That is the essence of Capitalism.

I don’t consider it a bad thing. Capitalism is very effective at solving problems of people who have capital and inefficiencies of alternatives are wildly documented. I grew up in communist Poland and still remember meat shortages.

Blockchain technology promised to reinvent everything from the first principles and it arrived at a conclusion that capitalism is the most efficient way to allocate resources. Anyone from communist Poland could tell you that.


  1. > and inefficiencies of alternatives are wildly documented. I grew up in communist Poland and still remember meat shortages.

    I have heard a bunch of people from the eastern block countries saying different things along the lines of this. I wonder how much of these experiences come from growing up during a worldwide recession but are blamed on the economic system back in the day.

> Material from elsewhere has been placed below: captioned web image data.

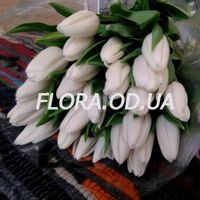 Bouquet of 29 white tulips - Photo 1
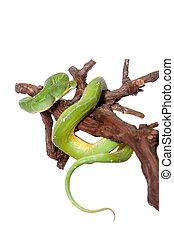 Green tree python, chondros isolated on white - Morelia...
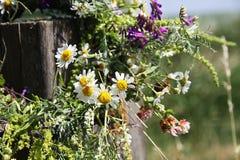Guirnalda de las flores que cuelgan en un palillo de madera en un campo salvaje Imagen de archivo libre de regalías
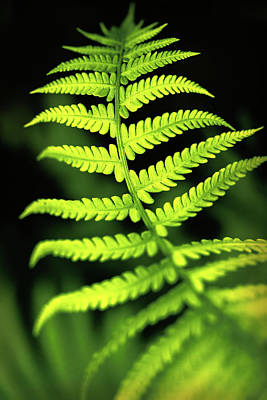 Photograph - Fern Leaf by Robert FERD Frank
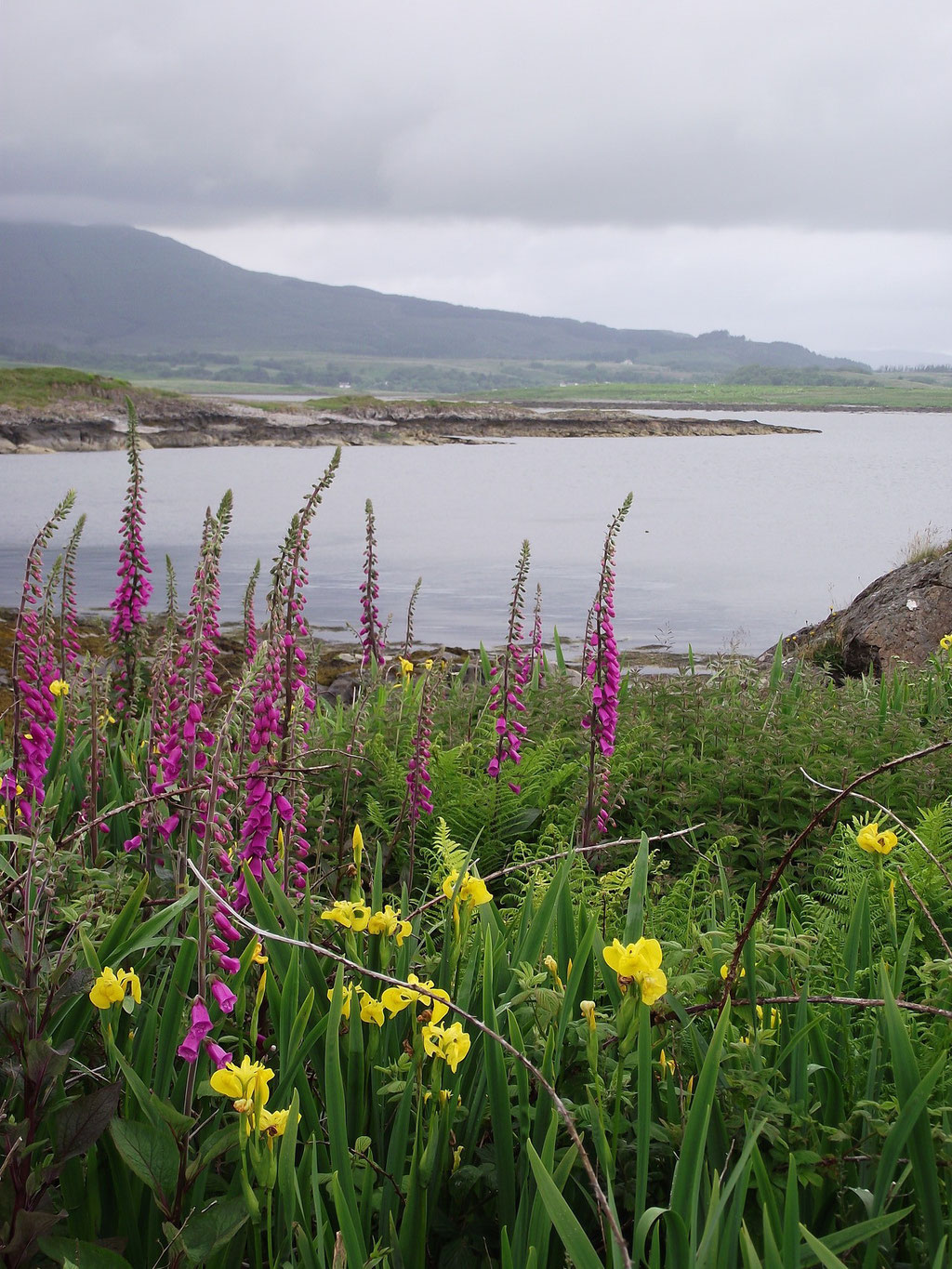 Fox gloves, yellow iris, flowers, Isle of Mull, Scotland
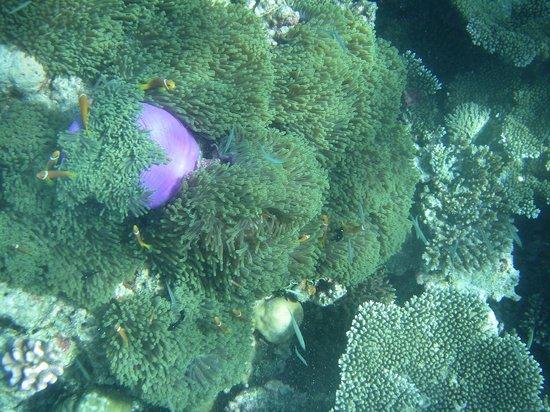 Gangehi Island Resort: We found Nemo!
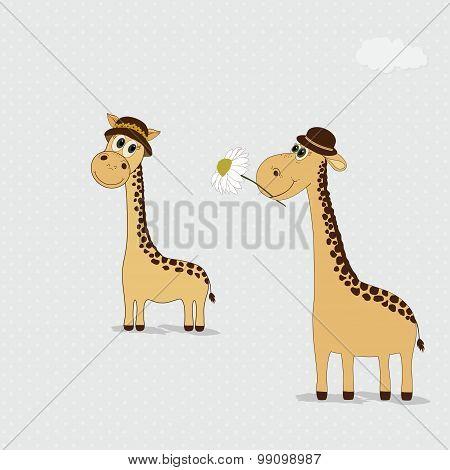 Two Cute Giraffes Hats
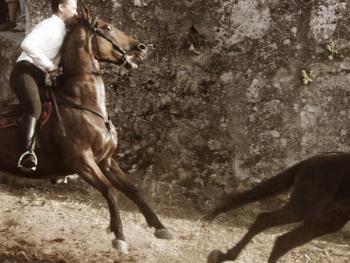 撒丁岛赛马会09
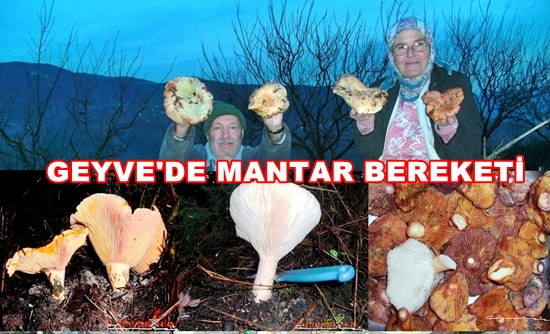 Geyve Mantar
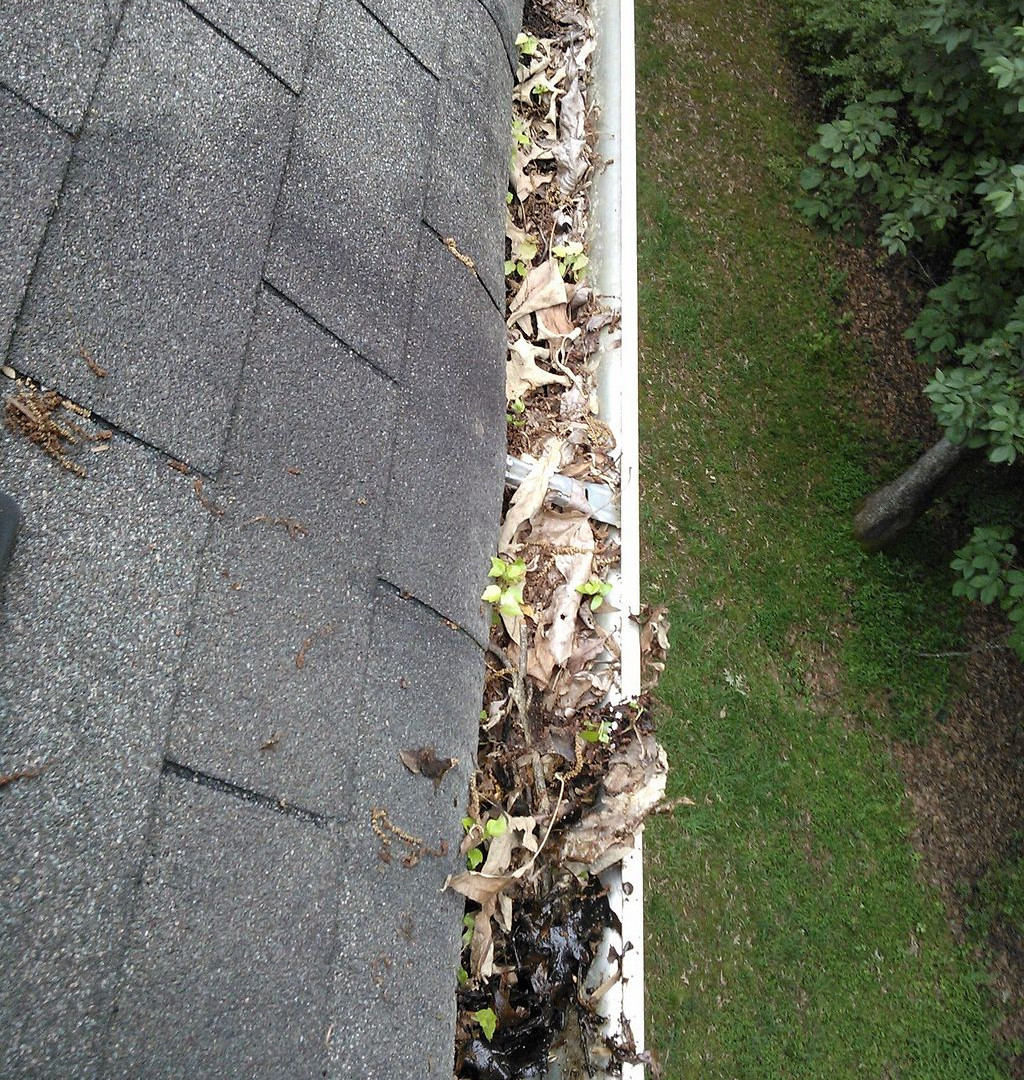 Gutter Cleaning and Installation in Reisterstown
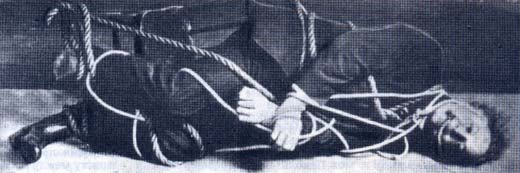 Фото №3 - Гарри Гудини — покоритель оков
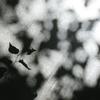 木漏れ日の中に 木の葉の影。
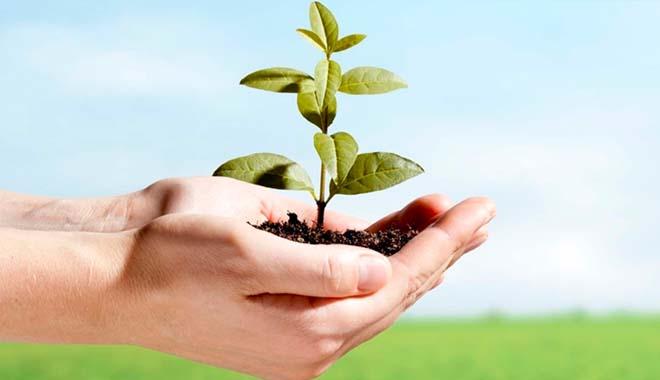 Covestro-PBB Gelar Lomba Kelestarian Lingkungan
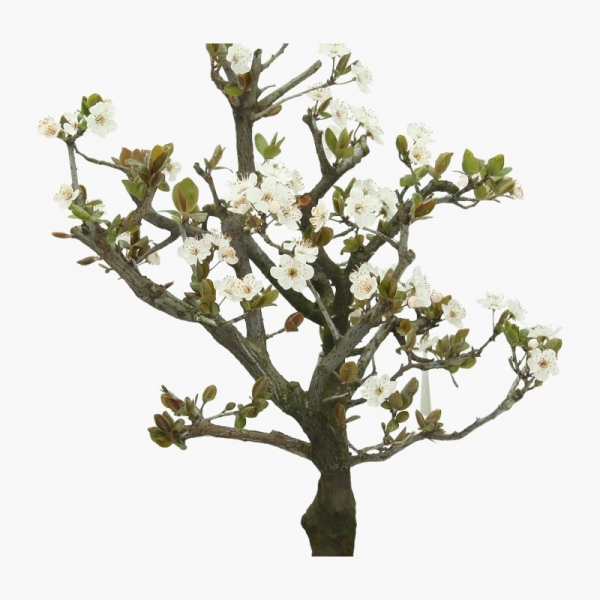 Prunus spinosa - Prugnolo selvatico - 43 cm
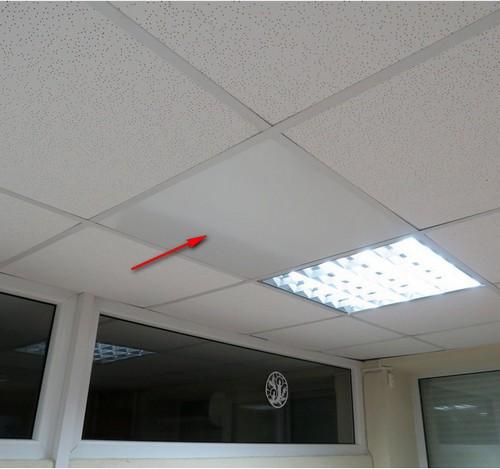 Мистер-Хит в потолок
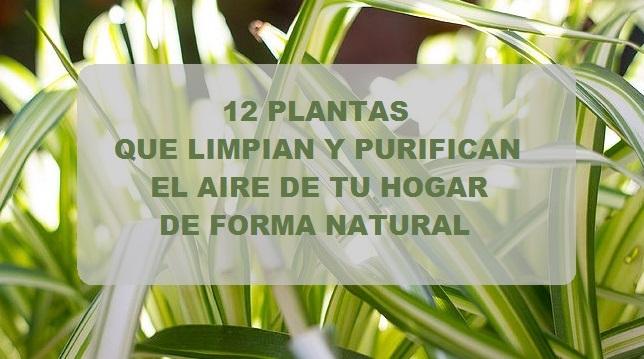 12 plantas que limpian y purifican el aire de tu hogar - Plantas de interior que purifican el aire ...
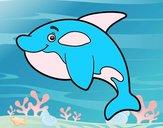 Orca jovem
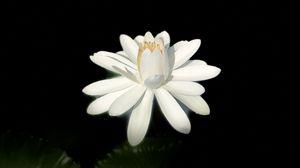 Preview wallpaper lotus, white, bloom, dark background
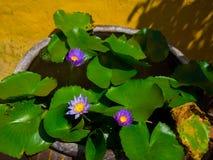 关闭有一朵美丽的紫色花的一棵莲花acuatic植物在露台,在房子在Hoi一个古镇,  免版税图库摄影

    I mean, I’m not saying that growing up in a capitalist country in the 80s was the same than a communist one, of course. But I grew up in the very capitalistic 80’s Spain, and while I don’t remember ‘meat shortages’, I remember chicken being the ‘fancy food that we can only afford to eat every other sunday’. I remember my mom getting chocolate maybe once a month. I don’t doubt there wasn’t a chocolate shortage, it was just that my family couldn’t afford to have chocolate every time, just as something special from time to time. I remember how “going on a holiday” meant “setting up a tent in a camping site 100km away from home”, and how the first time I ever slept on a hotel or a rental apartment for holidays was in the late 90s. I remember going to school with shoes with a hole in the sole because that wasn’t ‘broken enough’ to justify buying new ones.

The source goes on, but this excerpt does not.